Never before has there been a new vehicle released on the market that has so blatantly called out for it to have an interior disco ball option. What car is so funky that even those Disco dancing maestros from the 1970's known only as Chic would have done Le Freak at the mere sight of it? The 2009 Nissan Cube, of course.
The 2009 Cube is new to these shores but has been sold for years in its native Japan where it is quite the big seller. Apparently the easy to drive nature and capacious interior dimensions have some sort of appeal to the youth of that country. While the 2009 Cube will no doubt appeal to some young people in this country who share its off-kilter sensibility, it will also no doubt ape its Scion XB progenitor by appealing to older folks looking for a vehicle with a high ease of entry quotient. You see, boxy cars are just easier to get in and out of. No stooping and crouching like when you try to get into one of those sporty cars with curves!

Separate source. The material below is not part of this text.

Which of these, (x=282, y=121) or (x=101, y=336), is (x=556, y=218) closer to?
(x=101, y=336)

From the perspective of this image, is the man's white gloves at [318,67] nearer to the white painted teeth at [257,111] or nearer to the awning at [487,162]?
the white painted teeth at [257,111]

Young people in this country are far more prone to be interested in Japanese cars like the Subaru WRX and the Mitsubishi Lancer EVO. Maybe if they put the Cube in the next version of Gran Turismo on PlayStation 12 it would sell a little better to the youth of this country. As it stands, the Nissan Cube will probably only appeal to guys like your dorky college dorm R.A. with all The Lord of the Rings posters.

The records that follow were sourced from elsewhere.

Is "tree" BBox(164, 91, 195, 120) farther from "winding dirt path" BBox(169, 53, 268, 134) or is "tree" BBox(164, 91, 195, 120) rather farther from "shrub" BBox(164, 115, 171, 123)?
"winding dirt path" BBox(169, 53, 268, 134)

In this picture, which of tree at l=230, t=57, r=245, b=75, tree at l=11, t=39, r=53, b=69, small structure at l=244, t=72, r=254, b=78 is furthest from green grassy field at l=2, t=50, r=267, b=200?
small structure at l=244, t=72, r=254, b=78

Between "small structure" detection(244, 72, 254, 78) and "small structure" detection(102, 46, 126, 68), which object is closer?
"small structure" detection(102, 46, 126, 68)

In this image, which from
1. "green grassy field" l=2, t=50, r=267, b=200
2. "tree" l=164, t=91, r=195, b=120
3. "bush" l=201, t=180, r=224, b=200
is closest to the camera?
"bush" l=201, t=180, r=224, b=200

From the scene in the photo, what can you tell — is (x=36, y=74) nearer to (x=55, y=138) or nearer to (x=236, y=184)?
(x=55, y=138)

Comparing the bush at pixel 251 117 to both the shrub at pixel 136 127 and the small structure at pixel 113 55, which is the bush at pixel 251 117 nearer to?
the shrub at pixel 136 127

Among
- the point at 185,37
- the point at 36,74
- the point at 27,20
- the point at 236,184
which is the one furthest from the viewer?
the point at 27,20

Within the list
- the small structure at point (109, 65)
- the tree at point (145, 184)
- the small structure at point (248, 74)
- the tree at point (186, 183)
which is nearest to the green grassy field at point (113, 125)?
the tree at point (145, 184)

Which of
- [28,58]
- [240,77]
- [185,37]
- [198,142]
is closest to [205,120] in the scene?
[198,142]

Contrary to its name, the Cube isn't really a cube. Its form is actually rather asymmetrical and features one D pillar that is entirely made of glass. While that does take care of one sizable blind spot, it does make the car look funny. Not ha-ha funny. But more like wow, that guy has 14 toes kind of funny. You will have to be very secure in who you are to drive this car with your head held high.

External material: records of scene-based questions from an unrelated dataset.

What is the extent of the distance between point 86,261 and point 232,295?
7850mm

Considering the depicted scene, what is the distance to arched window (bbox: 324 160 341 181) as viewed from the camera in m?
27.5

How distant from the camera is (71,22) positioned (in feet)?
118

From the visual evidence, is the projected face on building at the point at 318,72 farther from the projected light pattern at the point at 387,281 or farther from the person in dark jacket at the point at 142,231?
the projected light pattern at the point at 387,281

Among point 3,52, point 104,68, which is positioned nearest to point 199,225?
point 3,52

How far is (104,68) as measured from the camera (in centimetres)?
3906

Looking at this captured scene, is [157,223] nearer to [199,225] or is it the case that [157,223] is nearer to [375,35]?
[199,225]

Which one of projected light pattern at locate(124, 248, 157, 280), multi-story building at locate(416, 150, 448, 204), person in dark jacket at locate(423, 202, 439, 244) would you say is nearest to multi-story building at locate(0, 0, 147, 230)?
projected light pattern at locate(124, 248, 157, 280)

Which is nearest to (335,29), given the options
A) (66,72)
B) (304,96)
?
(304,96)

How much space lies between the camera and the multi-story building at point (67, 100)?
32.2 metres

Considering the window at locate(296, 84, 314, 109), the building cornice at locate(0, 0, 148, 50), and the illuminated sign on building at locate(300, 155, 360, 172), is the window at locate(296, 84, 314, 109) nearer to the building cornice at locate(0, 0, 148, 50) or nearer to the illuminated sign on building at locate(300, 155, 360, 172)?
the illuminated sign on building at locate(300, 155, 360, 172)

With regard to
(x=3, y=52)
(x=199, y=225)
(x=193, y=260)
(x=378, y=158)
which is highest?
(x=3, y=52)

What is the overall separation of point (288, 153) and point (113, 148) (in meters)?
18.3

It's not all bad. The front end of the Cube is endearingly cute and was apparently inspired by a bulldog wearing sunglasses. We all know that you see so many of those running around. What exactly are they smoking over at Nissan? And where can we get some?
The wackiness continues unabated in the interior of the Cube what with its optional shag carpeting (yes, like your parents had in the living room when Saturday Night Fever came out) cover for the center of the dashboard and the speedo/tach that are colored like the Earth and the Moon when you turn on the headlights. In addition the headliner also features fabric that ripples out from the center like a pond right after you drop a pebble into it. No wacky stone has remained unturned in the design of the 2009 Nissan Cube.
Motivation for the lilliputian Cube comes in the form of a 1.8 liter four banger with 122 horsepower and 127 pound feet of torque. In other words, don't try to drive up too many steep hills. It is far wiser to just park the Cube in a parking lot and smoke whatever the Nissan designers were imbibing during the creation of this wacky wonder.
On an even greener note, the 2009 Nissan Cube does manage an impressive 28 miles per gallon city/30 miles per gallon highway rating with the CVT transmission. That is all the more impressive when you consider the fact that this vehicle is about as aerodynamic as your 380 pound Aunt Phyllis. But all that boxiness does pay dividends with interior volume that shames many SUVs.
Regardless of what you think of the styling of the 2009 Cube you have to applaud Nissan for having the stones to bring such an out there design to the United States market. If for no other reason than the fact that it is so wantonly creative the Cube deserves to succeed. Who is going to buy it? You sure got me.